Puccini
La bohème – Opera in four acts to a libretto by Giuseppe Giacosa & Luigi Illica [orchestral reduction by Jonathan Dove; sung in Italian]
Marcello – Mathew Sprange
Rodolfo – Alistair Digges
Colline – Timothy Dickinson
Schaunard – Richard Latham
Benoit / Alcindoro – Samuel Pantcheff
Mimi – Ilona Domnich
Musetta – Keri Fuge
Vignette Productions Orchestra
Steven Moore
Andrew Staples – Director
Nicholas Pawlik – Producer
Elly Tabberer – Designer
William Reynolds – Lighting
Reviewed by: Peter Reed
Reviewed: 28 July, 2011
Venue: Village Underground, Shoreditch, London EC2
Another attempt to make probably the most accessible opera even more accessible, this one in the Village Underground space in Shoreditch, just outside the City of London. The Vignette Productions staging, directed by Andrew Staples, was described in the press release as an “immersive experience”, set in “post-apocalyptic” Paris, where the population is being ravaged by a deadly virus.
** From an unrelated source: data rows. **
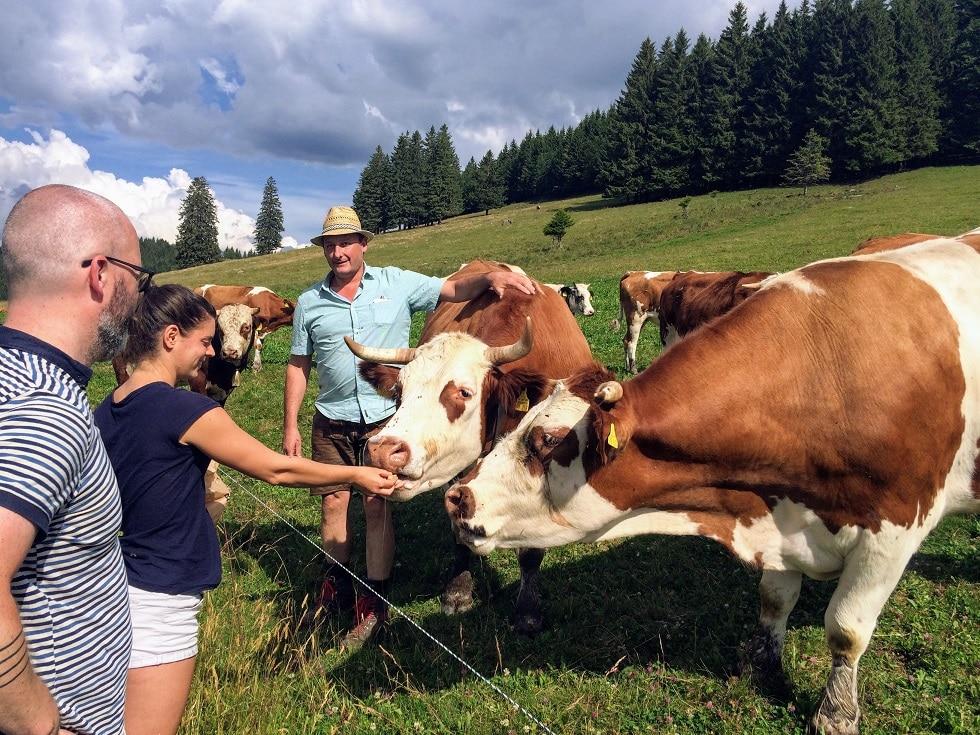 Der Schwarzwald schmeckt: Initiative Cowfunding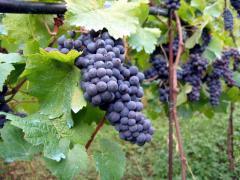 Vineyard Insurance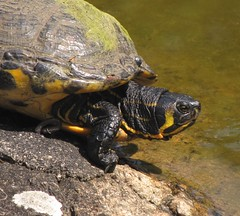 Turtle, Abkhazi Gardens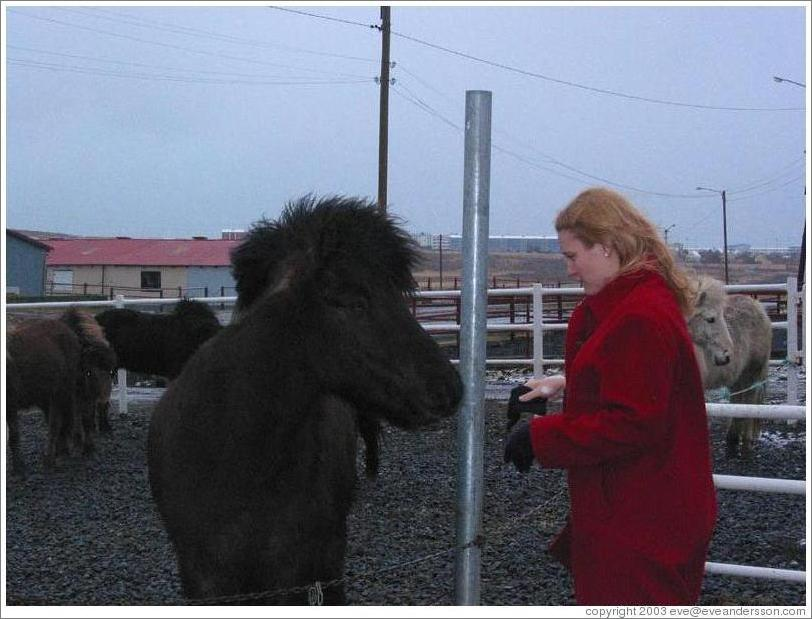 Icelandic horses are typically short but sturdy.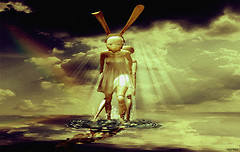 Dolly Rabbit
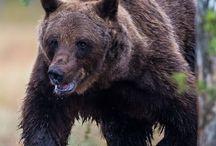 European Brown Bear, Europese Bruine Beer / Europese Bruine beer op de grens van Finland en Rusland.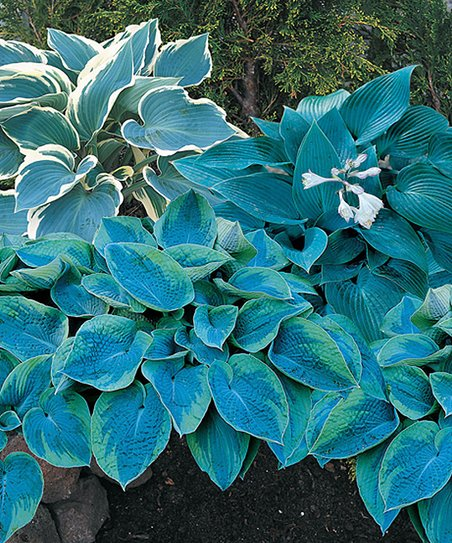 Spring Hill Nursery Live Cool Blue Mix Hosta Set Of Three Zulily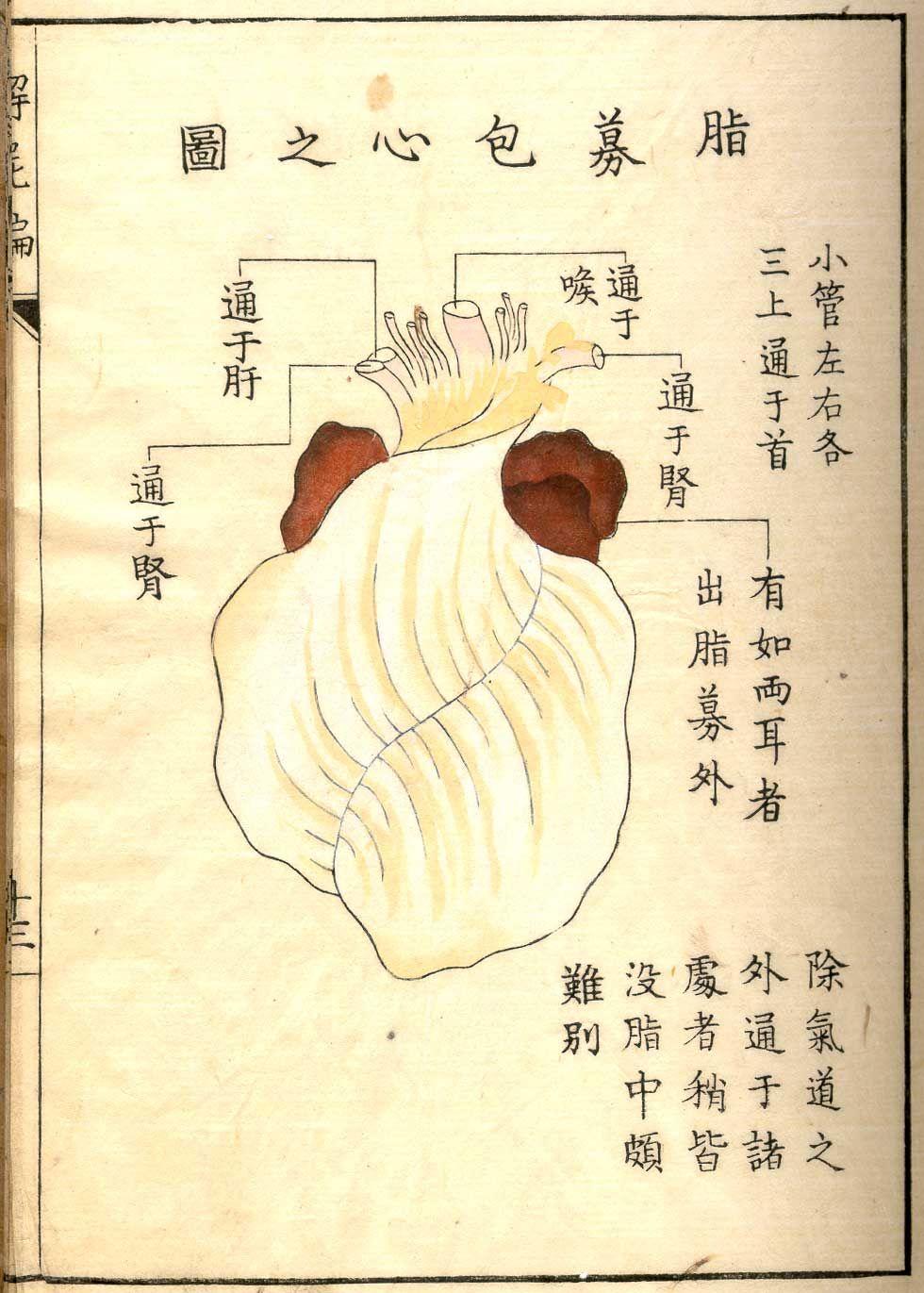 Heart in pericardium, from Shinnin Kawaguchi\'s Kaishi hen, NLM Call ...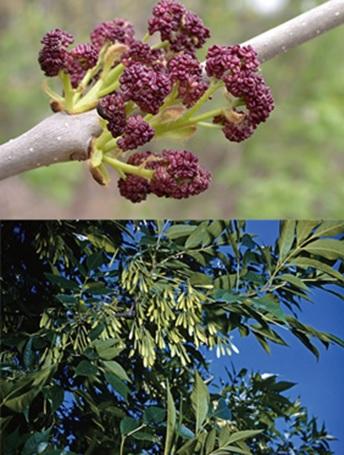 چوب درخت زبان گنجشک-گل و برگهای درخت زبان گنجشک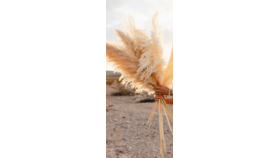 "Image of a 4"" Tall Pampas Grass"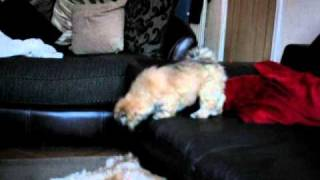 Lhasa Apso Playing With Cocker Spaniel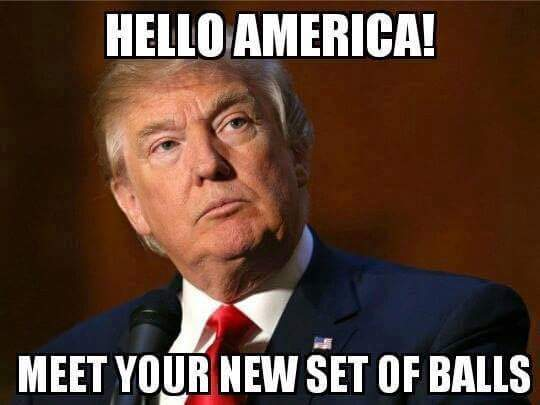 Trump-Your Next Set of Balls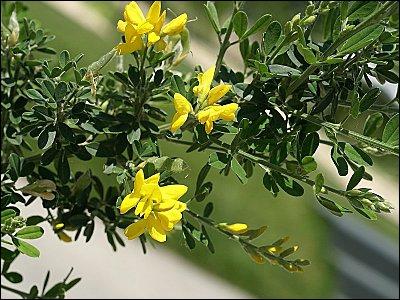Genêt bâtard ou petit genêt, c' est un arbrisseau vivace, originaire d'Asie, où il est appelé autrement :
Cue a rag-bag of visual and aural dystopian effects – surreally distorted, naked mannequins, lots of extraneous video monitor screens (always a reliable dystopia stand-by), someone in disease-proof overalls testing the audience for the virus as we made our way into the performing space, along with a pervasive soundtrack, booming out all the time Puccini’s music was not being played and doomily reminiscent of the Terminator films.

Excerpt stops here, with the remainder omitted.